Equinix reports that its new data center in Melbourne has already attracted some prestigious clients, including US content delivery network provider CacheFly, UK comms company Azzuri and Australian service provider LiveBackup.
In the year since the global colocation giant announced its intention to build a facility in Australia’s second city, Equinix has signed 30 clients. Its ME1 data center, built at a cost of $60 million, went live in January 2015.
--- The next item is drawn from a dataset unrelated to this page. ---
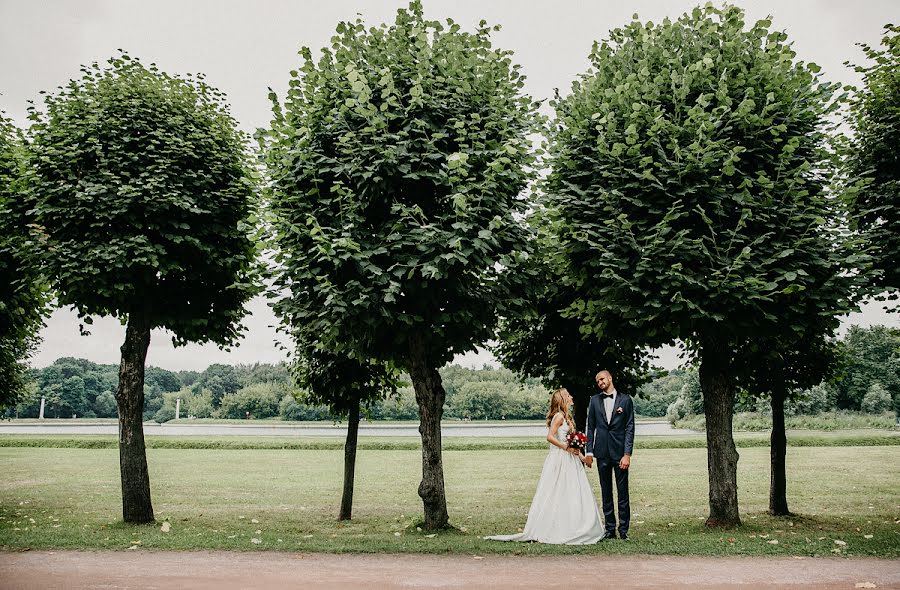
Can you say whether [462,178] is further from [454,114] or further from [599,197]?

The enthusiastic adoption of a global service provider’s facilities is evidence of the buoyancy of the Australian data center market, according to market analyst Frost and Sullivan which forecasts strong growth in this region. In 2013 It predicted a compound annual rate of growth of 14% in the seven years from 2013 to 2020. This would create a market for data center services worth $1.36 billion in revenue.
Local and global
It’s not just international brands that are using the California based global colocation giant. Local cloud and IT service provider clients of Equinix include Bulletproof, Connectivity IT, Entrust ICT, Exigent and Servers Australia. Among the network service providers with their points of presence (POPS) in ME1 are Telstra, Vocus, FirstPath and Western Australian Internet Associations.
IBM, which provides its SoftLayer solutions across the Equinix Cloud Exchange, currently covers its cloud facilities in Dallas, Chicago, Washington DC, Silicon Valley, Amsterdam, Paris, Singapore, Sydney, and Tokyo. No announcement has been made on Melbourne.
In August 2014 Australian operator Hypernode launched an Infrastructure-as-a-Service (IaaS) offering using Equinix’s local Syd2 and and Mel1 data centers in conjunction with input from Huawei and China Telecom facilities.